A Minimal-Assumption Analysis of Q-Learning with Time-Varying Policies

arXiv stat.ML / 4/7/2026

💬 OpinionIdeas & Deep AnalysisModels & Research

Key Points

  • The paper provides a finite-time convergence analysis for Q-learning when using time-varying (on-policy) learning policies in discounted MDPs under minimal assumptions, requiring only that some policy yields an irreducible Markov chain over states.
  • It establishes a last-iterate convergence rate for the expected sup-norm error, leading to a sample complexity scaling of order \(\mathcal{O}(1/\xi^2)\) to achieve \(\mathbb{E}[\|Q_k - Q^*\|_\infty] \le \xi\).
  • The authors show the resulting rate matches off-policy Q-learning in \(\xi\)-dependence but has worse dependence on exploration-related parameters, reflecting the trade-offs between on-policy and off-policy sampling.
  • A separate finite-time bound is derived for \(\mathbb{E}[\|Q^{\pi_k} - Q^*\|_\infty^2]\), making the exploration–exploitation dynamics explicit as \(\pi_k\) evolves toward an optimal policy.
  • To handle the analytical difficulties from time-inhomogeneous Markov noise induced by rapidly time-varying policies, the work develops a Poisson-equation-based decomposition into martingale-difference and residual components, with sensitivity bounds enabling control of the residual terms.

Abstract

In this work, we present the first finite-time analysis of Q-learning with time-varying learning policies (i.e., on-policy sampling) for discounted Markov decision processes under minimal assumptions, requiring only the existence of a policy that induces an irreducible Markov chain over the state space.

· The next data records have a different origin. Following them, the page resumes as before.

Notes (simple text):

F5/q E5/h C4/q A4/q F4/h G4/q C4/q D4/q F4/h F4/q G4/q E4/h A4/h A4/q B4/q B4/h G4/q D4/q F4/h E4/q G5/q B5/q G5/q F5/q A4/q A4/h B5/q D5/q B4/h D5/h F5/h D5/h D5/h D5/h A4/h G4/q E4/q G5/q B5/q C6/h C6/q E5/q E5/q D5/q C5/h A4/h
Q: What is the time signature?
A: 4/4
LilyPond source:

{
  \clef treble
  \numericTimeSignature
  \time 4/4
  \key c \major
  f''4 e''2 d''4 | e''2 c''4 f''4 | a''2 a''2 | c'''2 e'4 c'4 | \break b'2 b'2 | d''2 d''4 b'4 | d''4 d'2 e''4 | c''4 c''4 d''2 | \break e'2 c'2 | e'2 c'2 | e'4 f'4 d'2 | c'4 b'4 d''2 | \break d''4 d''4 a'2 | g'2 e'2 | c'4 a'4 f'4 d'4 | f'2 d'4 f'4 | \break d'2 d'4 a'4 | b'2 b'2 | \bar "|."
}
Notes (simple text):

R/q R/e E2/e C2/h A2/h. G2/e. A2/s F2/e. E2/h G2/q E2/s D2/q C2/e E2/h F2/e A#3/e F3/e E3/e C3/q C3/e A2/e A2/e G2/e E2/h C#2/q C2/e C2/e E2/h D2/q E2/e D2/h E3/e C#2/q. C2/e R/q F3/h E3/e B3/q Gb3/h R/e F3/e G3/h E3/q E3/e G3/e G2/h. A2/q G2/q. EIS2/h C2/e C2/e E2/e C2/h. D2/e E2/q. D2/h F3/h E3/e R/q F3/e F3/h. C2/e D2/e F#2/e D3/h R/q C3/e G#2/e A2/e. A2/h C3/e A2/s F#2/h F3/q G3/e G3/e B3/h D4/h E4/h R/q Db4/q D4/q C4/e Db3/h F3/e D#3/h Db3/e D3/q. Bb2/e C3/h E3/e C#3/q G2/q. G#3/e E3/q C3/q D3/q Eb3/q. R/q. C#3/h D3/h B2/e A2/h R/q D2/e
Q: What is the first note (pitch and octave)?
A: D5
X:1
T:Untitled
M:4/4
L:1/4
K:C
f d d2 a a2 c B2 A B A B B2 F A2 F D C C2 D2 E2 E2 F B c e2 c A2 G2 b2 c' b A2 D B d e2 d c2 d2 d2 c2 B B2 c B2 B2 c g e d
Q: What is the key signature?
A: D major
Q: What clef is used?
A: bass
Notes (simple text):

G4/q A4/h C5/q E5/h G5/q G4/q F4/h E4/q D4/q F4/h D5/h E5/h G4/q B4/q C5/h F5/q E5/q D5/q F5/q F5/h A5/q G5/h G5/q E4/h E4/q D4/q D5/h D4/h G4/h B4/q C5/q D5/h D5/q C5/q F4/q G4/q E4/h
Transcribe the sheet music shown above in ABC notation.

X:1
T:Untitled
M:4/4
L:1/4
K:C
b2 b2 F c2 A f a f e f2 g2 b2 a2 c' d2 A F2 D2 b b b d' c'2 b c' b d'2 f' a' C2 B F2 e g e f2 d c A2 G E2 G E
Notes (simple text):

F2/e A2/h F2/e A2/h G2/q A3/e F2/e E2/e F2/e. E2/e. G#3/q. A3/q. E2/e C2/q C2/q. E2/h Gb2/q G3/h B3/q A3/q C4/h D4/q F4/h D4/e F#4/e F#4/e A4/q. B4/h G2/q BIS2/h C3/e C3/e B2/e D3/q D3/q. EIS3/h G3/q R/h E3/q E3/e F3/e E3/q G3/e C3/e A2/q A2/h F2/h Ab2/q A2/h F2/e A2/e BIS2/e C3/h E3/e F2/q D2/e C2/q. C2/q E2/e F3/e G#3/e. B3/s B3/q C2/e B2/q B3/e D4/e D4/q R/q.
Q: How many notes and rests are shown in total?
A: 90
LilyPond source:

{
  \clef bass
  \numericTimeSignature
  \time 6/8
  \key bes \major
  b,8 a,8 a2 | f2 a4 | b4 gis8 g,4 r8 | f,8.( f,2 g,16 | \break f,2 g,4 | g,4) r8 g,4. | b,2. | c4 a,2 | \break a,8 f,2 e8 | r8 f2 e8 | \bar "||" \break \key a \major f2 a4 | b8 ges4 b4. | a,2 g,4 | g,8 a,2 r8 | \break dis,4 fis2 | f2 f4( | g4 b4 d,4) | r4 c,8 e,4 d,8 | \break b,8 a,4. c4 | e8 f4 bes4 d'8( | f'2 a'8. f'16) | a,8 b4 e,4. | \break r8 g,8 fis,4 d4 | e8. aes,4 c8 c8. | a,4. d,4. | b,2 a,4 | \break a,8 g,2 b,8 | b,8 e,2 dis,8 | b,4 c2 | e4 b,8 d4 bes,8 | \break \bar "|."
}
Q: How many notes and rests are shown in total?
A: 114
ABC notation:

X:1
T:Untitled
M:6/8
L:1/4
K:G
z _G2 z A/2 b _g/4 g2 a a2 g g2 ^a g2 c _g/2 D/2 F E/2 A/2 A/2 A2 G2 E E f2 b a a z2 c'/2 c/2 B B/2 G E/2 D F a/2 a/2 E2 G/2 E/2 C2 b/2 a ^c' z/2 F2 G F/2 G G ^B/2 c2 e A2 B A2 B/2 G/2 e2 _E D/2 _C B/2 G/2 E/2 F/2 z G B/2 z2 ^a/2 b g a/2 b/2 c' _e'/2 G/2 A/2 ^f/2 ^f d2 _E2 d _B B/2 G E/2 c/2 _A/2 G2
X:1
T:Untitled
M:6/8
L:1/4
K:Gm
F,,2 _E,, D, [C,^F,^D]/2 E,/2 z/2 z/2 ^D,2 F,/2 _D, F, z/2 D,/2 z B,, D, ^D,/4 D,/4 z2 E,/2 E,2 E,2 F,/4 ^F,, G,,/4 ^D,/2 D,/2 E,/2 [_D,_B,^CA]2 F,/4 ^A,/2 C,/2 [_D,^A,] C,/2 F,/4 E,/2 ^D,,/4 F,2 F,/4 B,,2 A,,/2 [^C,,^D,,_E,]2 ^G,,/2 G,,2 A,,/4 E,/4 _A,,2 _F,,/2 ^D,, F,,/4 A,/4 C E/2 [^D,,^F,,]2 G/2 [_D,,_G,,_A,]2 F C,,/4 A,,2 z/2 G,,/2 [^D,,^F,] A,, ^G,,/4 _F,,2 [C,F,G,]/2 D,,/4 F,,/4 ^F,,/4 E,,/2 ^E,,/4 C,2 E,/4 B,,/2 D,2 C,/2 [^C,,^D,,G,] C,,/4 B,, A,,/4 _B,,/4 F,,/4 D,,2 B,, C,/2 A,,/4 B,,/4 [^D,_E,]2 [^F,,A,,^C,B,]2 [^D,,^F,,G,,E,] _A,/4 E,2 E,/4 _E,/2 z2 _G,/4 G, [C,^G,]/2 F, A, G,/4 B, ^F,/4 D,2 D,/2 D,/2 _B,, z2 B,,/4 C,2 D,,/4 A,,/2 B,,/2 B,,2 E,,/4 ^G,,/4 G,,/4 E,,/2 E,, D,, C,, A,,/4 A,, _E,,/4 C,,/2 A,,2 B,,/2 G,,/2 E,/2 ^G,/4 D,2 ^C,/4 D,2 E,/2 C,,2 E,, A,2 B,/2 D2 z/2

We establish a last-iterate convergence rate for \mathbb{E}[\|Q_k - Q^*\|_\infty^2], implying a sample complexity of order \mathcal{O}(1/\xi^2) for achieving \mathbb{E}[\|Q_k - Q^*\|_\infty]\le \xi. This matches the rate of off-policy Q-learning, but with worse dependence on exploration-related parameters. We also derive a finite-time rate for \mathbb{E}[\|Q^{\pi_k} - Q^*\|_\infty^2], where \pi_k is the learning policy at iteration k, highlighting the exploration-exploitation trade-off in on-policy Q-learning. While exploration is weaker than in off-policy methods, on-policy learning enjoys an exploitation advantage as the learning policy converges to an optimal one. Numerical results support our theory. Technically, rapidly time-varying learning policies induce time-inhomogeneous Markovian noise, creating significant analytical challenges under minimal exploration. To address this, we develop a Poisson-equation-based decomposition of the Markovian noise under a lazy transition matrix, separating it into a martingale-difference term and residual terms. The residuals are controlled via sensitivity analysis of the Poisson equation solution with respect to both the Q-function estimate and the learning policy. These techniques may extend to other RL algorithms with time-varying policies, such as single-timescale actor-critic methods and learning-in-games algorithms.